Foto: Gustavo Bezerra
Em artigo a deputada Iriny Lopes (PT-ES)analisa a suspensão de mandato do deputado tucano Carlos Alberto Leréia (Go). “É curioso que um caso de suspensão de mandato tenha sido levado a plenário. Há alguns meses, quando a Câmara aprovou a adoção de voto aberto, muitos acreditaram que seria a solução, inclusive o PSOL, para resolver as vergonhosas situações que culminaram, por exemplo, na absolvição do deputado Donadon, na primeira vez.” Para a deputada, “a Câmara abriu um perigoso precedente, um jogo combinado para inocentar os mesmos de sempre, com artifícios tortuosos e incompatíveis com a vida pública, e condenar seletivamente, conforme os interesses de ocasião”.
Leia a íntegra:
Jogo combinado
A votação no plenário da Câmara que decidiu por acatar a decisão do Conselho de Ética e Decoro Parlamentar sobre o caso do deputado Carlos Alberto Leréia (PSDB-GO), em 23 de abril, selou uma anomalia no processo legislativo. Conhecer o processo dá uma dimensão do precedente tortuoso iniciado no conselho e que culminou praticamente na absolvição do peessedebista.

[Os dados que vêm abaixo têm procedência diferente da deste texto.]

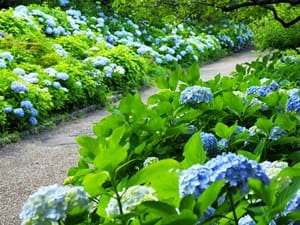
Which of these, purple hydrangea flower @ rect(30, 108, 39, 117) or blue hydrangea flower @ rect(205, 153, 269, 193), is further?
purple hydrangea flower @ rect(30, 108, 39, 117)

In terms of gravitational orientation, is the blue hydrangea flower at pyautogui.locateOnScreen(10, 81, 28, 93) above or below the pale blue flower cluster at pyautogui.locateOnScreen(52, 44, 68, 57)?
above

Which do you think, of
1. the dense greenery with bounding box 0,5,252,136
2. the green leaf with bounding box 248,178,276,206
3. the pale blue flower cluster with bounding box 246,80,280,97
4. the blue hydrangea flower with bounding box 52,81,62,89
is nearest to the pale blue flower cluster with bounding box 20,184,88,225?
the green leaf with bounding box 248,178,276,206

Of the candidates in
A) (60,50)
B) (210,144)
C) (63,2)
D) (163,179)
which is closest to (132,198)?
(163,179)

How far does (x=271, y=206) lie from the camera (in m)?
1.18

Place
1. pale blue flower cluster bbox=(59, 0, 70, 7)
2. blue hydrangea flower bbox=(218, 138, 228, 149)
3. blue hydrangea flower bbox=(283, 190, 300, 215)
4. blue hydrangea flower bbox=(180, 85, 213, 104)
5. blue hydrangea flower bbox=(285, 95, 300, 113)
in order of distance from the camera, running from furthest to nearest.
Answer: pale blue flower cluster bbox=(59, 0, 70, 7) → blue hydrangea flower bbox=(180, 85, 213, 104) → blue hydrangea flower bbox=(285, 95, 300, 113) → blue hydrangea flower bbox=(218, 138, 228, 149) → blue hydrangea flower bbox=(283, 190, 300, 215)

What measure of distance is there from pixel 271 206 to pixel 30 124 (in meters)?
6.55

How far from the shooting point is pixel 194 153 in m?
1.44

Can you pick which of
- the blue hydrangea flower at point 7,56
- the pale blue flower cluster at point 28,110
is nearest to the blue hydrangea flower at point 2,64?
the blue hydrangea flower at point 7,56

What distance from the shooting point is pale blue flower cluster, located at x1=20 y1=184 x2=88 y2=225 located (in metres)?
1.25

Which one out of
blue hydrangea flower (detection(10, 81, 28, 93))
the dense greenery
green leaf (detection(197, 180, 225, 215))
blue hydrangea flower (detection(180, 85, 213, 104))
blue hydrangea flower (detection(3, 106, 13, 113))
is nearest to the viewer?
green leaf (detection(197, 180, 225, 215))

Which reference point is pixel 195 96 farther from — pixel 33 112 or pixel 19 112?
pixel 33 112

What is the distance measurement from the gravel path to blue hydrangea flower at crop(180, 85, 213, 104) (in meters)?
2.47

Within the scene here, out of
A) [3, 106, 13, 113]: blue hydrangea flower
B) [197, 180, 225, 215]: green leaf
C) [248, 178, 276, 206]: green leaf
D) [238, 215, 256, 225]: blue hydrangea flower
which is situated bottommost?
[3, 106, 13, 113]: blue hydrangea flower

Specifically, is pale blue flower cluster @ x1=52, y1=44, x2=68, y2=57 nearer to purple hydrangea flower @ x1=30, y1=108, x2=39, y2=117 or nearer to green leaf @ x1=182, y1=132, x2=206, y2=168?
purple hydrangea flower @ x1=30, y1=108, x2=39, y2=117
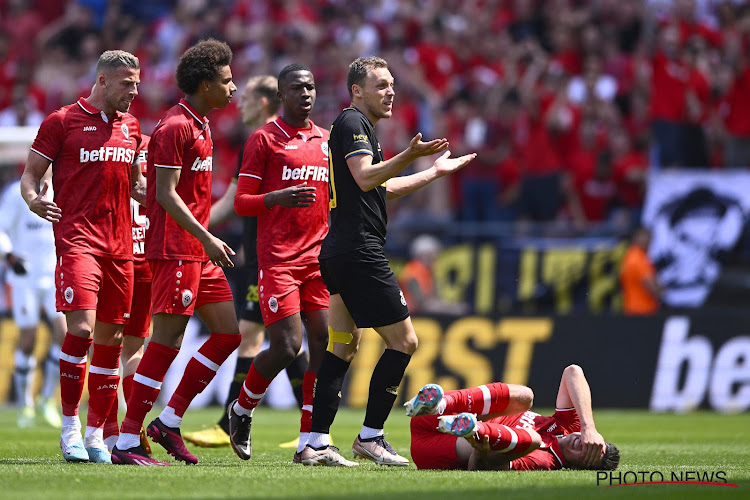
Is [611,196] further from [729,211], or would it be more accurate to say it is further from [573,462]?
[573,462]

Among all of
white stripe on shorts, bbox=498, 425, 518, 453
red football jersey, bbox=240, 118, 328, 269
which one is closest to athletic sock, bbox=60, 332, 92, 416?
red football jersey, bbox=240, 118, 328, 269

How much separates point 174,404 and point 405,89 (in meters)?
12.7

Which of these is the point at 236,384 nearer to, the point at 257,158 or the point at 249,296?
the point at 249,296

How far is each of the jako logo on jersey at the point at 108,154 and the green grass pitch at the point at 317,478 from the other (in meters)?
Result: 2.09

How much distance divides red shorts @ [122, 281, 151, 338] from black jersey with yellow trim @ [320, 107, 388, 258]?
1.52 m

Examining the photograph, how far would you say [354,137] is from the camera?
25.1 ft

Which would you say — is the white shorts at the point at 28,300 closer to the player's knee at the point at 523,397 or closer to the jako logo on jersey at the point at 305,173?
the jako logo on jersey at the point at 305,173

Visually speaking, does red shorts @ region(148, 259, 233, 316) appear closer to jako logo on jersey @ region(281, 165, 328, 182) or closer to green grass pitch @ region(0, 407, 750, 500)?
jako logo on jersey @ region(281, 165, 328, 182)

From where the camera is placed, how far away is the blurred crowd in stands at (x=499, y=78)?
57.7ft

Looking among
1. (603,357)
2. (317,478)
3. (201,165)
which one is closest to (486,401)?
(317,478)

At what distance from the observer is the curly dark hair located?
Result: 808 centimetres

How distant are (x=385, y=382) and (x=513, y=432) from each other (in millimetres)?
1037

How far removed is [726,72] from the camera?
57.9 feet

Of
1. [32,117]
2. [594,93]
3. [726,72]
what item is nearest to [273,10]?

Em 19 de dezembro de 2012, a Mesa Diretora da Câmara encaminhou representação contra o parlamentar, acusado de ligações com o contraventor Carlos Augusto Almeida Ramos, o Carlinhos Cachoeira. As denúncias envolvendo Leréia partiram das operações Monte Carlos e Vegas, feitas pela Polícia Federal. Na CPMI criada para investigar Carlinhos Cachoeira são relacionadas no inquérito da PF 72 ligações telefônicas entre o bicheiro e o parlamentar, e outras 26 em que ele é citado em conversas de outros integrantes da organização criminosa. Os temas tratados nas conversas não deixam dúvidas de que o parlamentar usava o cargo para beneficiar Cachoeira e seu grupo. Leréia interferiu em nomeações no governo de Goiás (Marconi Perillo, também do PSDB), seja para manter funcionários ligados ao esquema criminoso, ou para exonerar quem atrapalhava as negociações.
Um dos casos emblemáticos foi o delegado Alexandre Pinto Lourenço. Em maio de 2011, ele foi nomeado para chefiar um trabalho de investigação sobre o funcionamento dos jogos de azar no Estado de Goiás e a atuação do crime organizado na região. Diz o relatório: “Em poucos dias, o delegado havia produzido um meticuloso trabalho de mapeamento das atividades ilegais do grupo comandado por Carlos Cachoeira, com endereços e respectivos responsáveis pelas práticas criminosas, tudo documentado em relatório enviado à cúpula da Secretaria de Segurança Pública e à Chefia da Polícia Civil (documentos disponíveis no relatório da CPMI).”
Incomodado com a ação do delegado, Carlos Cachoeira consegue removê-lo da chefia do trabalho e soterrar a investigação, com a ajuda do deputado do PSDB Carlos Alberto Leréia, que tinha informação privilegiada sobre as operações policiais.
Em contrapartida, o parlamentar conseguia do grupo vantagens pessoais, como “doações” em dinheiro, empréstimos de valores sem origem declarada, viagens com a família em avião do contraventor e até chegou a usar o cartão de crédito de Carlinhos Cachoeira para despesas pessoais.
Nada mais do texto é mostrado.